TERp Phrase Table Version 0.1 Matthew Snover (snover@umiacs.umd.edu) http://www.cs.umd.edu/~snover 2/2/09 This package contains the paraphrase phrasetable used by TERp in the NIST Metrics MATR 2008 workshop. This data is distributed under the license in LICENSE.TXT. The following files are contained in this distribution: * unfiltered_phrasetable.txt : This is the TERp phrase table, a plain text file containing paraphrases and their probabilities. * LICENSE.TXT : The license under which this data is distributed. * README.txt : This readme file. Each line in the phrase table is formated as follows: PROBABILITY

REF_PHRASE

PARAPHRASE

So for example, the following line from the phrase table: 0.575343

13 buildings

13 homes

indicates that the phrase "13 buildings" is paraphrased to "13 homes" with probability 0.575343. The paraphrases used in TERp are extracted using the pivot-based method (Bannard and Callison-Burch, 2005) with several additional filtering mechanisms to increase precision. The corpus used for extraction was an Arabic-English newswire bitext containing approximately 1 million sentences.

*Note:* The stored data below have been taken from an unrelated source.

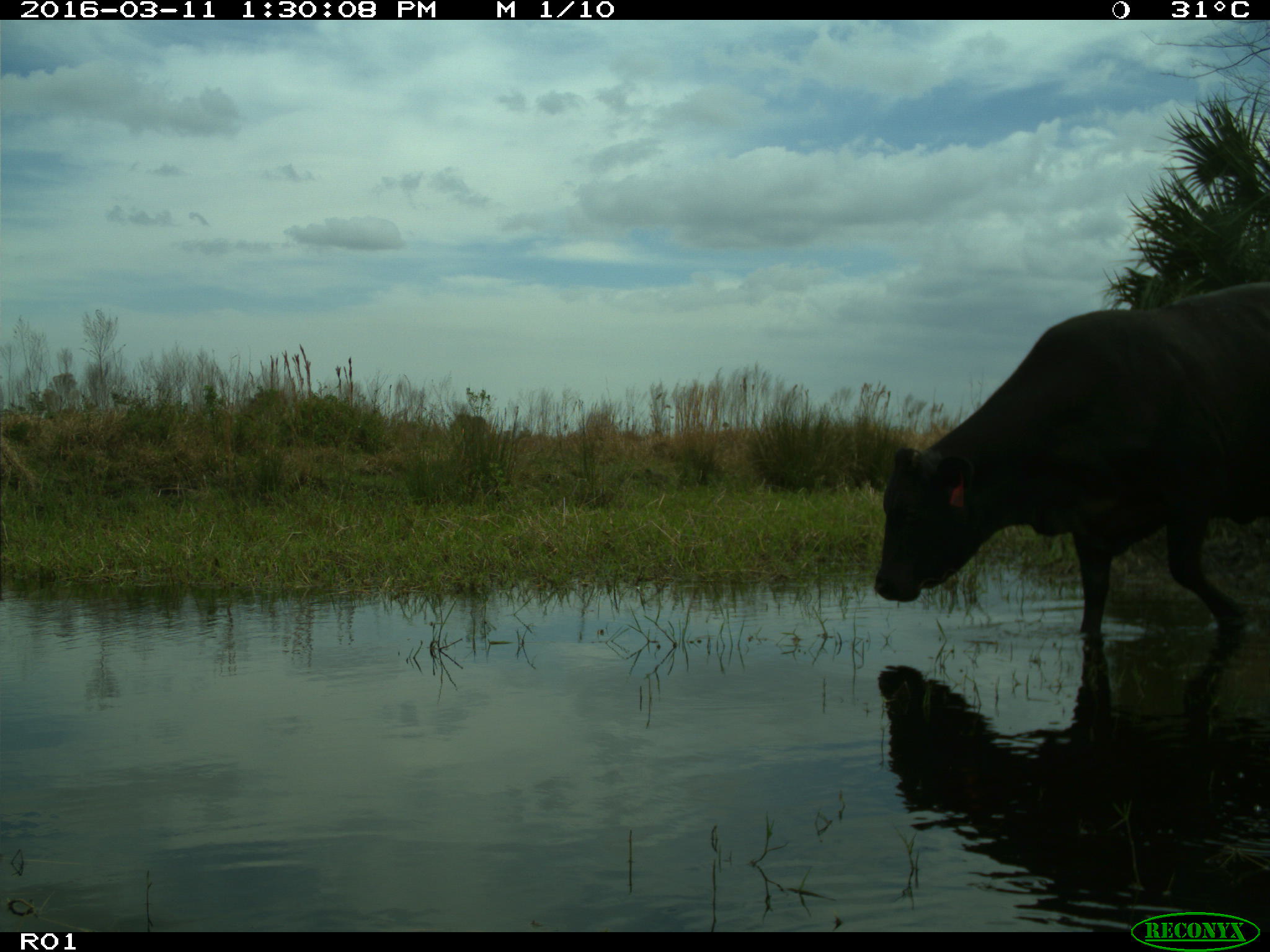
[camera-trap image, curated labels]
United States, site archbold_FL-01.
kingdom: Animalia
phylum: Chordata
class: Mammalia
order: Artiodactyla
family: Bovidae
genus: Bos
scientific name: Bos taurus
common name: domestic cow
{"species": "Bos taurus (domestic cow)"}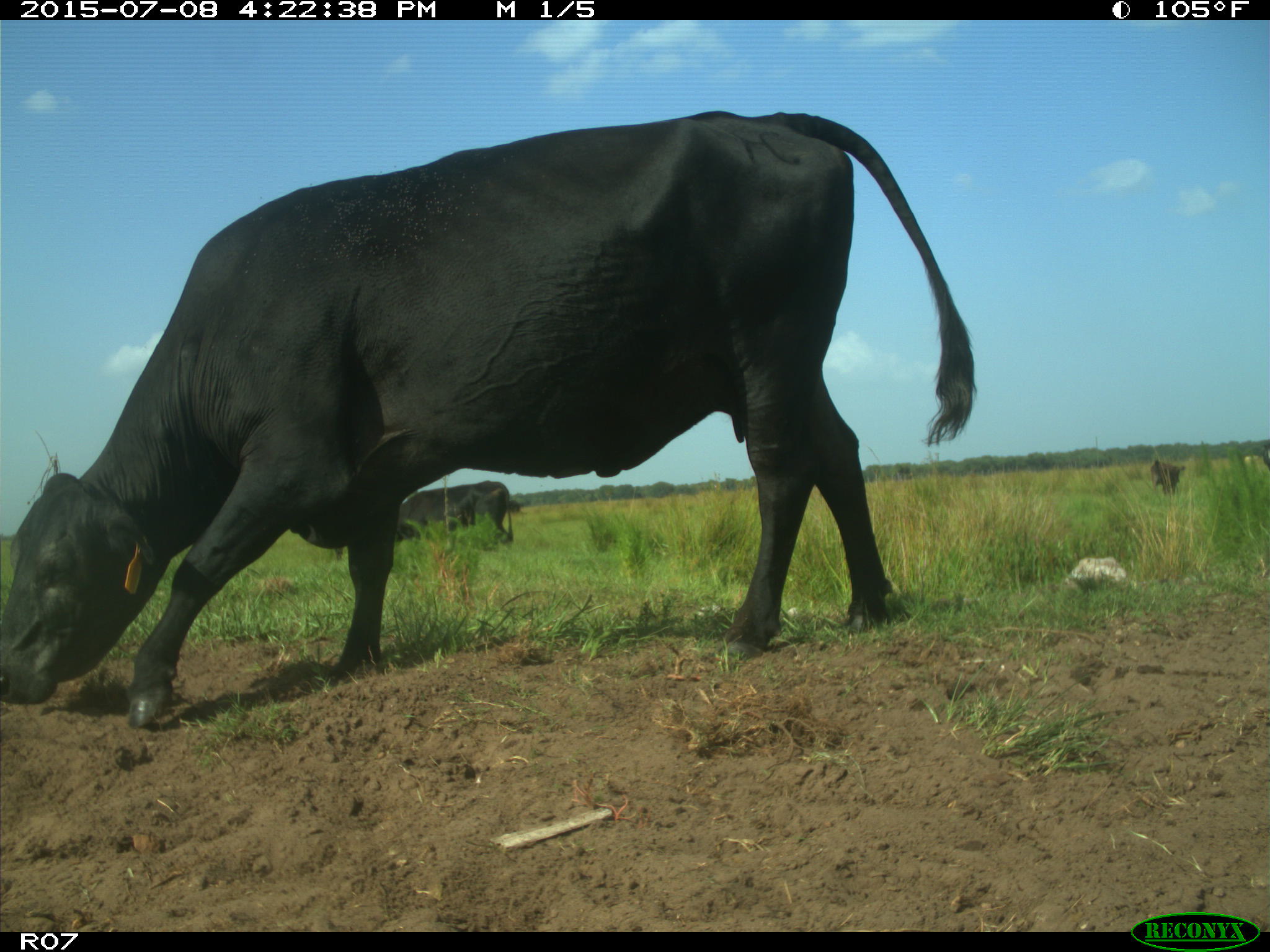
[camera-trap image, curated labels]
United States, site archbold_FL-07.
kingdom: Animalia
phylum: Chordata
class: Mammalia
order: Artiodactyla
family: Bovidae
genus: Bos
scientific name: Bos taurus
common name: domestic cow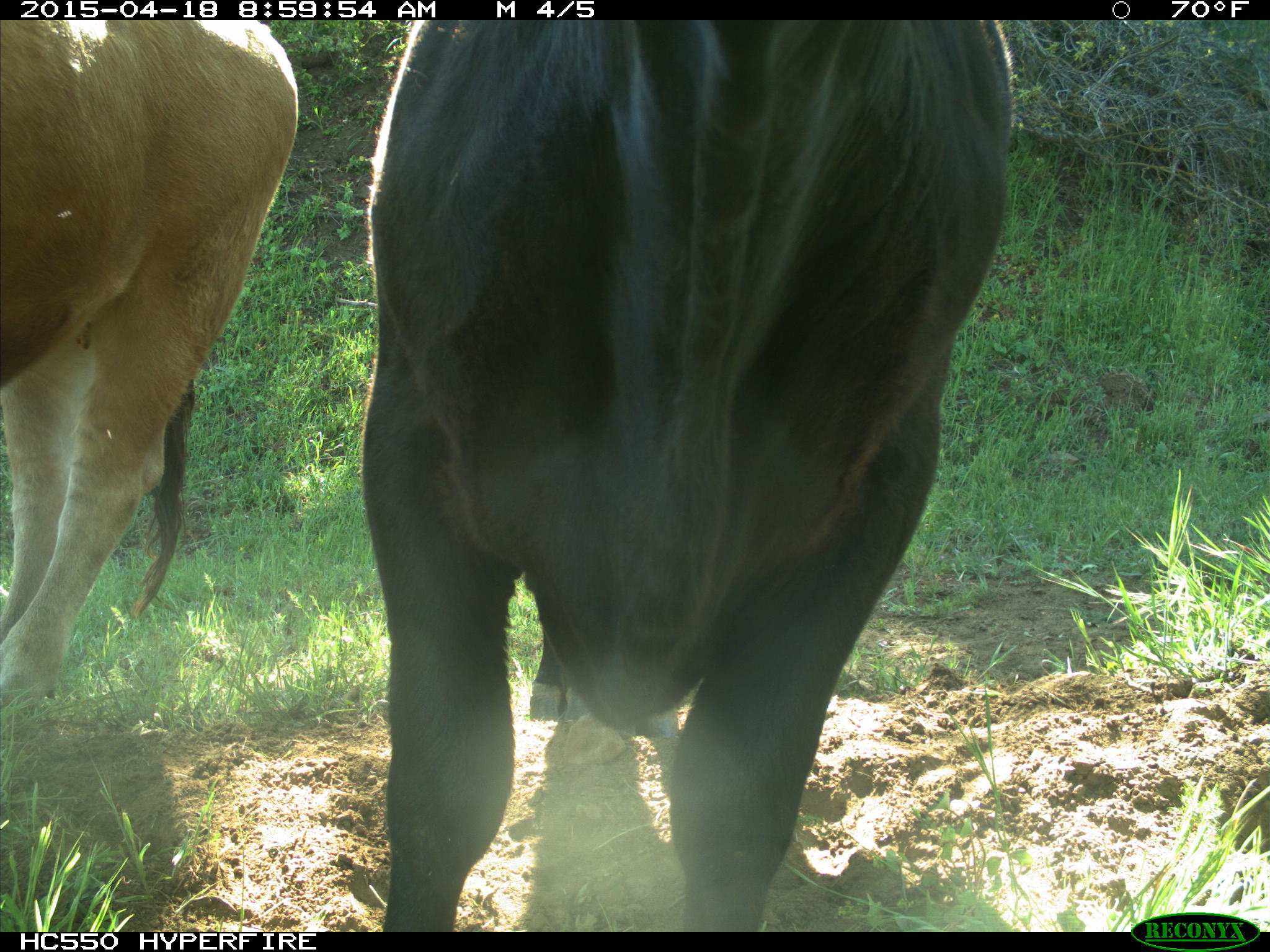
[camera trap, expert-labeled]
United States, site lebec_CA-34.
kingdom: Animalia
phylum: Chordata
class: Mammalia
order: Artiodactyla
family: Bovidae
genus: Bos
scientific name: Bos taurus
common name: domestic cow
Bos taurus (domestic cow).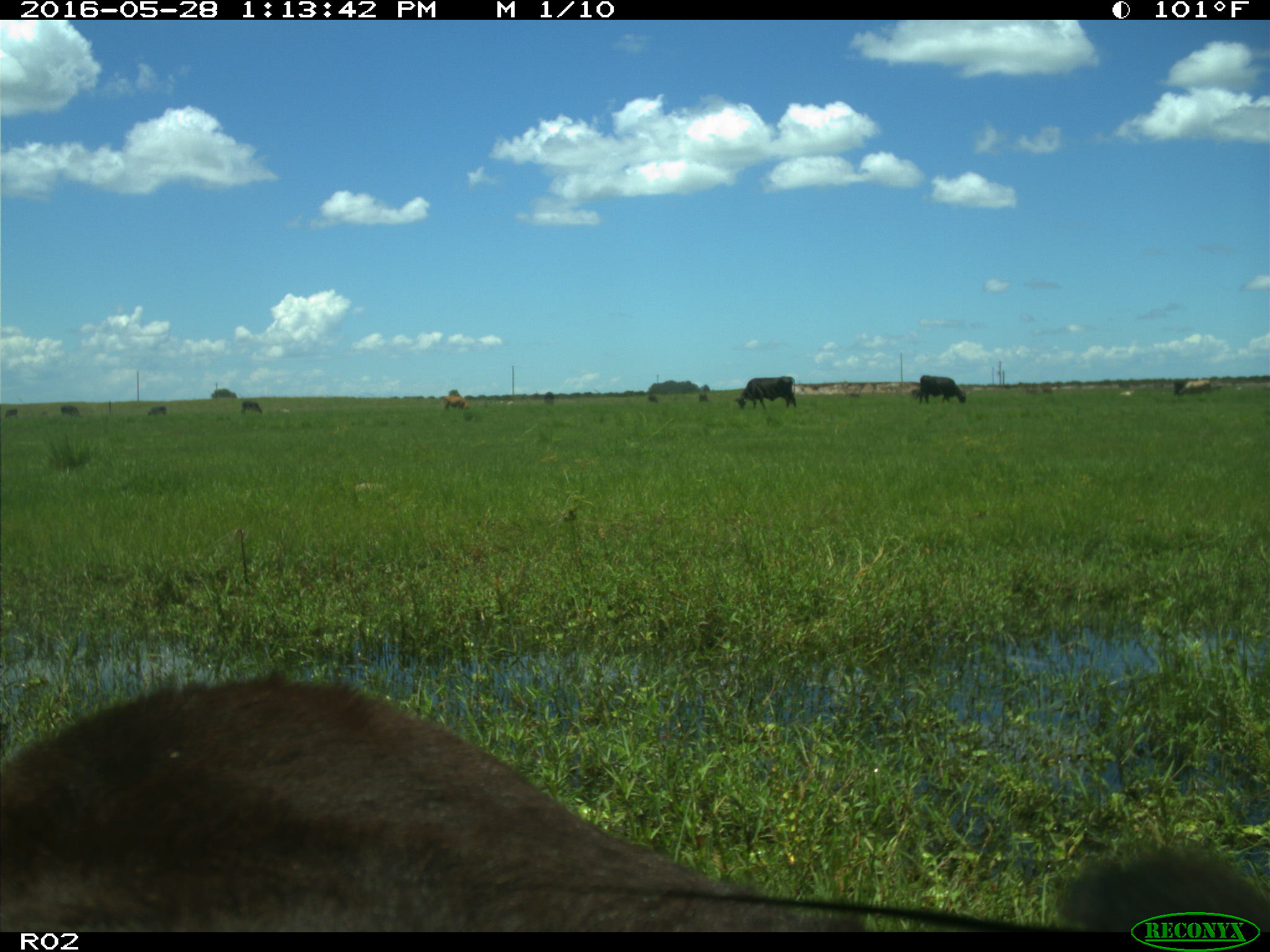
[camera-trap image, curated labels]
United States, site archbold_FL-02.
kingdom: Animalia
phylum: Chordata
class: Mammalia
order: Artiodactyla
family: Bovidae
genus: Bos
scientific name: Bos taurus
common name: domestic cow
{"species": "Bos taurus (domestic cow)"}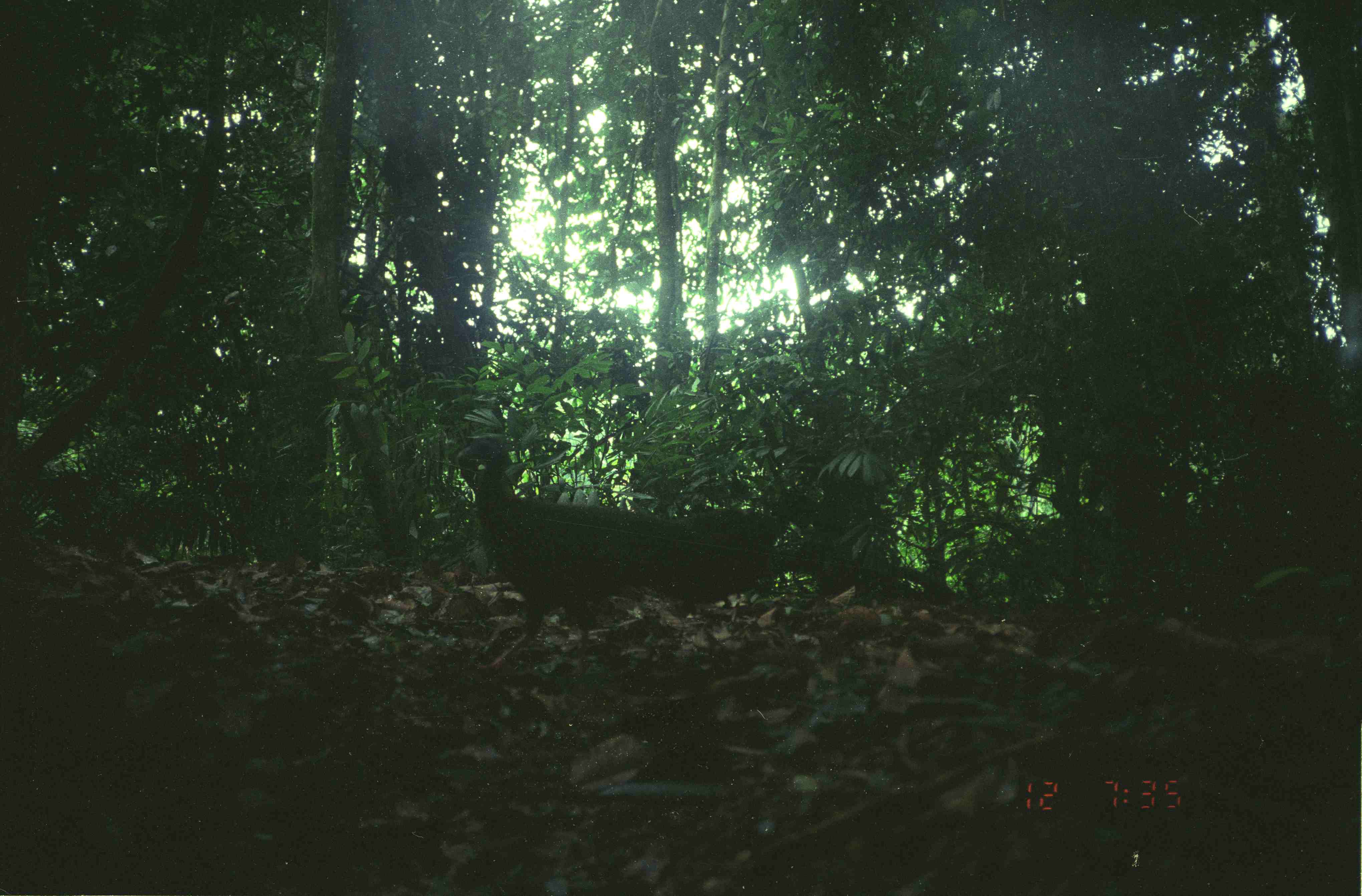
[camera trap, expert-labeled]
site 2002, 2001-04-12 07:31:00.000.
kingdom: Animalia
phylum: Chordata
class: Aves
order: Galliformes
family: Phasianidae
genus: Argusianus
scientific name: Argusianus argus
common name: great argus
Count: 1.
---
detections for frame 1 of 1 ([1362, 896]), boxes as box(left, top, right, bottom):
argusianus argus: box(455, 436, 775, 670)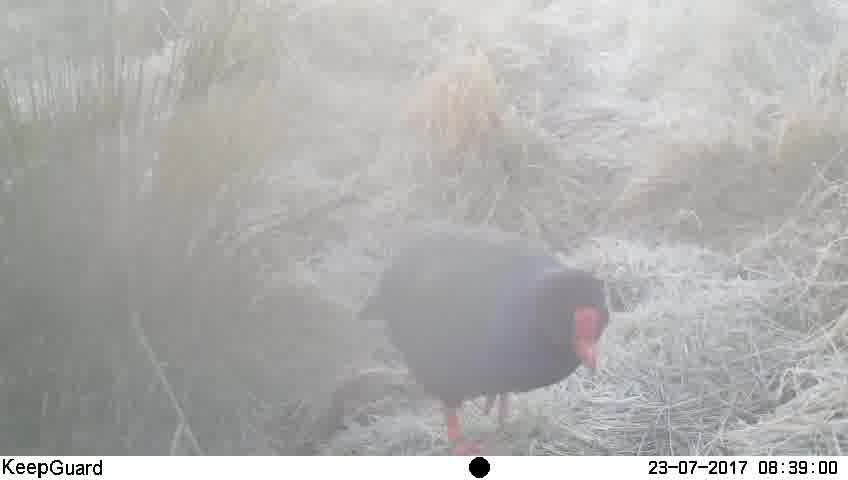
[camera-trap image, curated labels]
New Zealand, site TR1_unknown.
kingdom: Animalia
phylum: Chordata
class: Aves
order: Gruiformes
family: Rallidae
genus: Porphyrio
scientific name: Porphyrio mantelli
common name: takahe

Citation and description for TER-Plus and this paraphrase phrasetable: Matthew Snover, Nitin Madnani, Bonnie Dorr, and Richard Schwartz, "Fluency, Adequacy, or HTER? Exploring Different Human Judgments with a Tunable MT Metric", Proceedings of the Fourth Workshop on Statistical Machine Translation at the 12th Meeting of the European Chapter of the Association for Computational Linguistics (EACL-2009), Athens, Greece, March, 2009.